We have been TTC for 5 months, we had a loss 2 months back which was absolutely devastating but we are still trying. I can completely appreciate peoples concerns with me living my life first. We have again, been very lucky to do most of the holidays we had dreamed of and have had many lovely experiences over our 8 years together. Xx

OP posts:
GrandTheftWalrus · 20/11/2020 20:53

Ignore my age comment about ivf. They have raised the age limit to 40.

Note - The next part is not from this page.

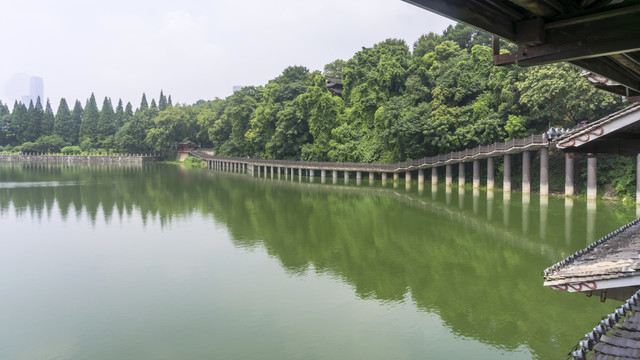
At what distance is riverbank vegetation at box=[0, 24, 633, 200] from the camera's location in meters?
27.3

Spinakker · 20/11/2020 20:54

You sound in the right position to have children if that's what you want. You must really know why you want children now and not later. Maybe write a list of why you want them so you can feel sure in your decision and not bothered if someone questions it. I had my first at 25 and it did feel relatively young these days but I knew it was what I wanted. I've now got 3 kids and am 33 and I think I'm done. Sometimes I do consider that we could have enjoyed our freedom more before we had kids but I really craved to be a mother since I was in my late teens so I don't think I could put it off any longer. I'm happy that when my kids are older I'll be relatively young and hopefully be able to help out with grandkids. Other people value their freedom more, it's horses for courses. My own mum cant really understand why I wanted kids young.

Thickhead · 20/11/2020 20:54

We had ours at 28 and I wish we'd done it sooner. You're not too young at all.

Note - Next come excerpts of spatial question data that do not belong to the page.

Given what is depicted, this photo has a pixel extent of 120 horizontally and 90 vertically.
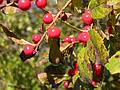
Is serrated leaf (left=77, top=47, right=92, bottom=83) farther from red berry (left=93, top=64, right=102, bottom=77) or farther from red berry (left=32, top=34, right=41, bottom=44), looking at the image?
red berry (left=32, top=34, right=41, bottom=44)

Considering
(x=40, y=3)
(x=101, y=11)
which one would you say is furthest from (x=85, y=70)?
(x=40, y=3)

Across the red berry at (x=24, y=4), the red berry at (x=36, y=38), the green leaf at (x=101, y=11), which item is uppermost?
the red berry at (x=24, y=4)

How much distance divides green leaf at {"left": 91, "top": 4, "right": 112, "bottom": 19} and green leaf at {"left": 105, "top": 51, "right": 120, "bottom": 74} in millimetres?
176

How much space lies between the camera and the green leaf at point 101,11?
4.70 feet

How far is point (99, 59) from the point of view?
1441mm

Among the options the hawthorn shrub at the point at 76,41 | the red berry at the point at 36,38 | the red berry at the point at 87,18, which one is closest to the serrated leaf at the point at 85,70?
the hawthorn shrub at the point at 76,41

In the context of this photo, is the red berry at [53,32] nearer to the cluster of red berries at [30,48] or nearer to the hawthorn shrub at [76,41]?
the hawthorn shrub at [76,41]

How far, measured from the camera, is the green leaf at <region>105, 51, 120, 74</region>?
58.1 inches

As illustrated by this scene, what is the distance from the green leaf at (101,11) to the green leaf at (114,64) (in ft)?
0.58

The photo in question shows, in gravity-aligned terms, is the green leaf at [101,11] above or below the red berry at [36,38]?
above

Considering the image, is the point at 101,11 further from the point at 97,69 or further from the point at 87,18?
the point at 97,69

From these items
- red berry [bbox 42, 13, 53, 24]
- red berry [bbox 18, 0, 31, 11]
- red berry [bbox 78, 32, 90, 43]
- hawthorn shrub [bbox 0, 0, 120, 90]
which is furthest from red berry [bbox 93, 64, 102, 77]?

BeigeFoodLover · 20/11/2020 20:54

I was told DH and I would be divorced by now... we married at 21/23 and DS1 was born when I was 26 and DS2 29. I was told it was a massive issue.

I don’t regret it, and am looking forward to enjoying them moving out 🤣

Fluffytheevil1 · 20/11/2020 20:54

I had my first ds at 22 and married dh the following year. We were young (he was 23) but I don’t regret it. We had ds2 3 years later and are still together now. When you’re ready is the right time.

Chocolate1984 · 20/11/2020 20:55

It is young, however my brother was married with two kids at 24. His kids moved away for uni when he was 41 and now him and his wife are child free and still young enough to enjoy themselves. He has his own business and takes long periods off to travel. On the other hand me and my other brothers had our kids in our mid 30s, tired and tied down with young kids whilst he travels and has fun.

France79 · 20/11/2020 20:59

Eh? You’re not 14. 23 is perfectly fine to be having children if you feel you have found the right person. It’s become perceived as too young in the past 2-4 decades. If anything people are waiting too long to conceive, but I bet you wouldn’t say to someone in their late 30s that they were ‘too old’. Because it would be rude. It’s no one else’s business.

WineIsMyMainVice · 20/11/2020 21:00

@Roominmyhouse

You are mortgage free at that age? Oh my god enjoy it before you have your children. Spend a few years having the money to enjoy your lives before you have your children.
I absolutely agree! You are in a very lucky position so 1. Save some money for when you do have a family but also 2. Most definitely enjoy some time to enjoy life, travel, enjoy hobbies, party, and generally enjoy the freedom being child free brings! Have fun.
Frokni · 20/11/2020 21:01

Go for it! I had my first at 27 and wish it could have been even sooner. You want kids, have kids! Good luck!

PatriciaPerch · 20/11/2020 21:01

This reply has been deleted

Message withdrawn at poster's request.

greenlynx · 20/11/2020 21:01

I agree that it’s better to get married first but apart from this you are doing great with your life. I’m sure your children will enjoy having young parents!